▶ BRIEF 1
Please rewrite the Altima fire thread, everything from "My 2002 Nissan" down to "in Jan 2002.", swapping "steering column" for "center console".
▶ BRIEF 2
Extend the Nissan Altima fire thread onward from its final sentence.

▶ SELECTED PASSAGE
◇ ◇ ◇ ◇

# 2002 Nissan Altima Caught Fire



## MissDimples27 (Sep 5, 2006)

My 2002 Nissan Altima caught fire on September 1st. I have 138,000 miles on my vehicle so the extended warranty is over. But I want Nissan to diagnose the vehicle and find out why it caught fire and if the same thing could happen to someone elses vehicle, they need to do a recall. The fire started in the driver's side door and it burned the inside driver's door, my driver's side seat, steering column, carpet, inside top, and dash board. The entire inside of the car has smut and a smelly electrical fire smell to it .

Has anyone every heard of such a bizarre thing? I do not smoke either and the fire marshall told me that it was electrical and that Nissan should investigate. I have had nothing but troubles with this vehicle since i purchased it in Jan 2002. 

Any information would be helpful! Thanks....


----------



## jayjayp47 (Sep 30, 2006)

*from the Nissan website*

2002-2003 Altima Exhaust Pipe Hanger Pin and Pre-Catalyst

Applies to 2002 Altima models in the following Vehicle Identification Number ranges:
1N4AL11**2C100000 - 294952
1N4AL11**2C700001 - 719020

Applies to 2003 Altima models in the following Vehicle Identification Number range:
1N4AL11**3C100003 - 311983

Reason for Recall
There is a possibility that the exhaust pipe hanger pin may catch debris from the road that could be ignited by contact with the catalytic converter and cause a fire. In addition, there is a possibility that certain engine operating conditions may cause damage to the pre-catalyst. Material from inside a damaged pre-catalyst could enter the engine and result in increased oil consumption. If the engine oil level is not checked on a periodic basis and drops below the low level, and the driver continues to operate the vehicle ignoring noticeable engine noise, engine damage may occur which could result in a fire.

What Nissan Will Do
In order to prevent these incidents from occurring, your Nissan dealer will shorten the exhaust pipe hanger pin. The dealer will also reprogram the electronic control module to prevent any future damage to the pre-catalyst. In addition, the dealer will install heat shields on certain components of the exhaust system on vehicles that do not already have them. This free service should take about three hours to complete, but your Nissan dealer may require your vehicle for a longer period of time based upon the dealer’s work schedule.The pre-catalyst will be tested to ensure it is working properly and replaced if necessary. If damage is found inside the pre-catalyst, it will be necessary to replace the engine. Nissan anticipates that few engines will need to be replaced. If the engine needs to be replaced, this also will be free of charge and will take several days. In this case, a car rental allowance is available from your Nissan dealer upon request.

◇ ◇ ◇ ◇

▶ SUPPLIED MATERIAL
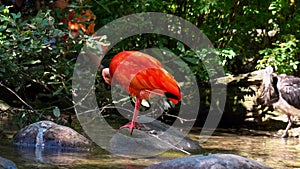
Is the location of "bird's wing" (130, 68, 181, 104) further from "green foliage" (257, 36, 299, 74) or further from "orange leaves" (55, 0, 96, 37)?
"green foliage" (257, 36, 299, 74)

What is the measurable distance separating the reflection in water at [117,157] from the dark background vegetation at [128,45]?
948 mm

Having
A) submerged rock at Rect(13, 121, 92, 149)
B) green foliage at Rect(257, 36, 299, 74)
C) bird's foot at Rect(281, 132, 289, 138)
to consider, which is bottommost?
bird's foot at Rect(281, 132, 289, 138)

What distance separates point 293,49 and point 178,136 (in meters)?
4.32

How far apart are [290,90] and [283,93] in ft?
0.45

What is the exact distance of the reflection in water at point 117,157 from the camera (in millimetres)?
4941

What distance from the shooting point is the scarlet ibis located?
29.8ft

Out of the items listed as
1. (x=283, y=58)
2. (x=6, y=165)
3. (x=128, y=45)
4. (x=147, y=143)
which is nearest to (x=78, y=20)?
(x=128, y=45)

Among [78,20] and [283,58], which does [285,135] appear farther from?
[78,20]

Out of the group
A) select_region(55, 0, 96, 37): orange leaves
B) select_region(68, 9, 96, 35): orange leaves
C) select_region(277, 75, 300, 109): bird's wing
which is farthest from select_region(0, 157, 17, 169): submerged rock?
select_region(277, 75, 300, 109): bird's wing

◇ ◇ ◇ ◇

▶ EXERCISE OUTPUT 1
My 2002 Nissan Altima caught fire on September 1st. I have 138,000 miles on my vehicle so the extended warranty is over. But I want Nissan to diagnose the vehicle and find out why it caught fire and if the same thing could happen to someone elses vehicle, they need to do a recall. The fire started in the driver's side door and it burned the inside driver's door, my driver's side seat, center console, carpet, inside top, and dash board. The entire inside of the car has smut and a smelly electrical fire smell to it .

Has anyone every heard of such a bizarre thing? I do not smoke either and the fire marshall told me that it was electrical and that Nissan should investigate. I have had nothing but troubles with this vehicle since i purchased it in Jan 2002.

▶ EXERCISE OUTPUT 2
NOTE: If the engine or exhaust system of your vehicle has been modified with non-Nissan parts or in a way not authorized by Nissan, you may be responsible for bringing the vehicle into a condition that allows the campaign diagnostic procedures to be followed and the repairs completed. If it is not possible to properly test the pre-catalyst and install all of the campaign parts, you will have to pay the cost to return the vehicle to an appropriate condition in order for the dealer to perform the campaign repairs. You may also have to pay to add any modifications back to your vehicle.

What You Should Do
Contact your Nissan dealer at your earliest convenience in order to arrange an appointment to have your vehicle repaired. Until then, check engine oil regularly and fill as needed. If you notice excessive engine noise or an abnormal odor from the engine compartment, you should stop driving and contact your Nissan dealer to arrange to have the vehicle towed to the dealer for repair.

Please bring this notice with you when you keep your service appointment. Instructions have been sent to your Nissan dealer. If the dealer fails, or is unable to make the necessary repairs free of charge, you may contact the National Consumer Affairs Office, Nissan North America, Inc. at P.O. Box 191, Gardena, California 90248-0191. The toll free number is 1-800-333-0829.

You may also contact the Administrator of the National Highway Traffic Safety Administration, 400 Seventh Street SW, Washington, D.C. 20590 or call the toll free Safety Hotline at (888) 327-4236.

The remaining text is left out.